>> START Supplied entries

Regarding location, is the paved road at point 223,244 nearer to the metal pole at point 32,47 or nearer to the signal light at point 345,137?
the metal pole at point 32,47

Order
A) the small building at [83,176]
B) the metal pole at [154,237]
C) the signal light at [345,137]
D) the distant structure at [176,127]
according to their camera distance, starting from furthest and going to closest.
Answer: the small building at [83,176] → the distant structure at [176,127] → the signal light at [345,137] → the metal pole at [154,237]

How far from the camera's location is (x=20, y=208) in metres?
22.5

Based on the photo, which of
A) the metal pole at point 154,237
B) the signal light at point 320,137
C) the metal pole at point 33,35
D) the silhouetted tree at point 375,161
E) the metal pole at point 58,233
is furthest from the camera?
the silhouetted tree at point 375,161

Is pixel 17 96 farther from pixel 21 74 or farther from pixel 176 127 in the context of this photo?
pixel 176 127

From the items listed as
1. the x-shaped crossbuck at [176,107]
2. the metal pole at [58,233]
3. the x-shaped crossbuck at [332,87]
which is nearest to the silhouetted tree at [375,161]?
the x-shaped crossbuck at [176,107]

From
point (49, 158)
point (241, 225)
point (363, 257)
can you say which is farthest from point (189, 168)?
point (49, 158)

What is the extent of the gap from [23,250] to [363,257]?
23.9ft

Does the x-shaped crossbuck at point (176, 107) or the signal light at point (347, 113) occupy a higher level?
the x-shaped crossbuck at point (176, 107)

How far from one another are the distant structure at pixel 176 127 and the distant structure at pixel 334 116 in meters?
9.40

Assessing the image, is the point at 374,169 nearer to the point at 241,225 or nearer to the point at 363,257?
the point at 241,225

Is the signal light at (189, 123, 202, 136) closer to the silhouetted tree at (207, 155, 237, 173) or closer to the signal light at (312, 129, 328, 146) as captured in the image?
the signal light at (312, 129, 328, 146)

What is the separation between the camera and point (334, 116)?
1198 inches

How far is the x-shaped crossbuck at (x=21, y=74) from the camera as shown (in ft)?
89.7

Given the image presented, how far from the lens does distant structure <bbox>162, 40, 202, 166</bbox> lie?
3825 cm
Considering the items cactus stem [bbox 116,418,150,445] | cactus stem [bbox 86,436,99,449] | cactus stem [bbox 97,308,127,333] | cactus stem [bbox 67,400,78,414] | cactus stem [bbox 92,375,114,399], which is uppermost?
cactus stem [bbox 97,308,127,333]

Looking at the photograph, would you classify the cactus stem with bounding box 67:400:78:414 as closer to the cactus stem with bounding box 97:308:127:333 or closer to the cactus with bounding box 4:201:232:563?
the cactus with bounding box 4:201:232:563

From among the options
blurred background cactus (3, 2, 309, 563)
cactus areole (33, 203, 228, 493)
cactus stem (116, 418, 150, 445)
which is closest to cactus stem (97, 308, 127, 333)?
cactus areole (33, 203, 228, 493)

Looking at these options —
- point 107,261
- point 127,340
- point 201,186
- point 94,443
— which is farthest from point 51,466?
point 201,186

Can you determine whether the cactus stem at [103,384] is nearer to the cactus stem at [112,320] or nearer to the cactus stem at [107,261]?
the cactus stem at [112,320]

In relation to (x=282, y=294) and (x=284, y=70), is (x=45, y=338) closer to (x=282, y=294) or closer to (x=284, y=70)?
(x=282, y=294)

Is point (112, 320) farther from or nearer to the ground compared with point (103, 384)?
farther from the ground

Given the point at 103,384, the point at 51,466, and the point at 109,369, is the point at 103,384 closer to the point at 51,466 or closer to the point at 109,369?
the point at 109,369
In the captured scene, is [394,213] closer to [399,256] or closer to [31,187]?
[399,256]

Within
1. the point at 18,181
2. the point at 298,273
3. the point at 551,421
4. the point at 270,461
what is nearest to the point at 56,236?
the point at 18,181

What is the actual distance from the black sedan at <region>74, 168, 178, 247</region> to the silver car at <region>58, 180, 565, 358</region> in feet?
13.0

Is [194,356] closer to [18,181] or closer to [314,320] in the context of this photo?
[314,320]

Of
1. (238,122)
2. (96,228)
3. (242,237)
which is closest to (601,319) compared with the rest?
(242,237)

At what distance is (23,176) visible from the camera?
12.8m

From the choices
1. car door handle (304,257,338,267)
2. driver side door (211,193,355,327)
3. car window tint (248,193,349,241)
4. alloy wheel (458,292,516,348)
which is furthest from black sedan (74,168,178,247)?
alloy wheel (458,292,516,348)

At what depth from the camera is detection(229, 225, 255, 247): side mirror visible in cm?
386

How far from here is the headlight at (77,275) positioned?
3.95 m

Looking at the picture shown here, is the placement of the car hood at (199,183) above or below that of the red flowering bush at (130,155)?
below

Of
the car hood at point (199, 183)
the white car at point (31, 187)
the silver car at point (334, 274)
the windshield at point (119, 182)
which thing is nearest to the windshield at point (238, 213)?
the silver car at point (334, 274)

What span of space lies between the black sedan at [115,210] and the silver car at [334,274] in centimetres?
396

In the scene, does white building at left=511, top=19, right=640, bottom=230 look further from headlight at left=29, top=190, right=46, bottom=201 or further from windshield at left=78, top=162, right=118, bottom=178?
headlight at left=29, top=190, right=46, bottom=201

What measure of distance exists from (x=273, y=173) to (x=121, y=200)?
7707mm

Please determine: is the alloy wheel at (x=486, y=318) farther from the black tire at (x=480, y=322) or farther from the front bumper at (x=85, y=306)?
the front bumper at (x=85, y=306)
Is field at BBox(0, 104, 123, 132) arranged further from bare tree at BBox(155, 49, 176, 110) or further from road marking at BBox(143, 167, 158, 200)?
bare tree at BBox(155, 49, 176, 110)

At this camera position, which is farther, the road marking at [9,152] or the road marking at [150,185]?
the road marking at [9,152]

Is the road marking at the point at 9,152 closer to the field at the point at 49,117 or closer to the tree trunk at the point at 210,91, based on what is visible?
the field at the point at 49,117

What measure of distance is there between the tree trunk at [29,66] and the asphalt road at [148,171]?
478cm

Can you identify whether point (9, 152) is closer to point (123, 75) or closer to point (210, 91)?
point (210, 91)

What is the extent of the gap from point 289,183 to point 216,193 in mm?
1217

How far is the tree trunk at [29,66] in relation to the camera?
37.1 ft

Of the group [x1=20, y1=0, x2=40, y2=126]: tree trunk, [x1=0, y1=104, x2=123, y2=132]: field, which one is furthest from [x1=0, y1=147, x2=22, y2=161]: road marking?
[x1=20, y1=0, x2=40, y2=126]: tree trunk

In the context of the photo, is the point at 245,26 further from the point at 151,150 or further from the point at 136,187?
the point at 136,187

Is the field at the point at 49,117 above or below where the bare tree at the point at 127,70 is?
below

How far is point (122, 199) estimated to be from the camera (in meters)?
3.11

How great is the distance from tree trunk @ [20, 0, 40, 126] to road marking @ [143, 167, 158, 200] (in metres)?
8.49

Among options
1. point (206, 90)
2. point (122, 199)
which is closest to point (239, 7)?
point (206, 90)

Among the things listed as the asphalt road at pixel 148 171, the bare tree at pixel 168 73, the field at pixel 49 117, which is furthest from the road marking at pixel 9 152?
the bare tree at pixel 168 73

>> END Supplied entries

Render the rows above as a Markdown table with the columns "Line No." and "Content", starting at the line containing "What measure of distance exists" and ending at the last line of the rows, both included. Leave out blank lines.

| Line No. | Content |
|---|---|
| 1 | What measure of distance exists from (x=273, y=173) to (x=121, y=200)? |
| 2 | 7707mm |
| 3 | Please determine: is the alloy wheel at (x=486, y=318) farther from the black tire at (x=480, y=322) or farther from the front bumper at (x=85, y=306)? |
| 4 | the front bumper at (x=85, y=306) |
| 5 | Is field at BBox(0, 104, 123, 132) arranged further from bare tree at BBox(155, 49, 176, 110) or further from road marking at BBox(143, 167, 158, 200)? |
| 6 | bare tree at BBox(155, 49, 176, 110) |
| 7 | At this camera position, which is farther, the road marking at [9,152] or the road marking at [150,185]? |
| 8 | the road marking at [9,152] |
| 9 | Is the road marking at the point at 9,152 closer to the field at the point at 49,117 or closer to the tree trunk at the point at 210,91, based on what is visible? |
| 10 | the field at the point at 49,117 |
| 11 | What measure of distance is there between the tree trunk at [29,66] and the asphalt road at [148,171]? |
| 12 | 478cm |
| 13 | Can you identify whether point (9, 152) is closer to point (123, 75) or closer to point (210, 91)? |
| 14 | point (210, 91) |
| 15 | What is the extent of the gap from point 289,183 to point 216,193 in mm? |
| 16 | 1217 |
| 17 | How far is the tree trunk at [29,66] in relation to the camera? |
| 18 | 37.1 ft |
| 19 | Of the group [x1=20, y1=0, x2=40, y2=126]: tree trunk, [x1=0, y1=104, x2=123, y2=132]: field, which one is furthest from [x1=0, y1=147, x2=22, y2=161]: road marking? |
| 20 | [x1=20, y1=0, x2=40, y2=126]: tree trunk |
| 21 | In the context of the photo, is the point at 245,26 further from the point at 151,150 or further from the point at 136,187? |
| 22 | the point at 136,187 |
| 23 | Is the field at the point at 49,117 above or below where the bare tree at the point at 127,70 is? |
| 24 | below |
| 25 | How far is point (122, 199) estimated to be from the camera (in meters)? |
| 26 | 3.11 |
| 27 | How great is the distance from tree trunk @ [20, 0, 40, 126] to road marking @ [143, 167, 158, 200] (in metres)? |
| 28 | 8.49 |
| 29 | Among options |
| 30 | 1. point (206, 90) |
| 31 | 2. point (122, 199) |
| 32 | which is closest to point (239, 7)? |
| 33 | point (206, 90) |
| 34 | Among the things listed as the asphalt road at pixel 148 171, the bare tree at pixel 168 73, the field at pixel 49 117, which is furthest from the road marking at pixel 9 152? |
| 35 | the bare tree at pixel 168 73 |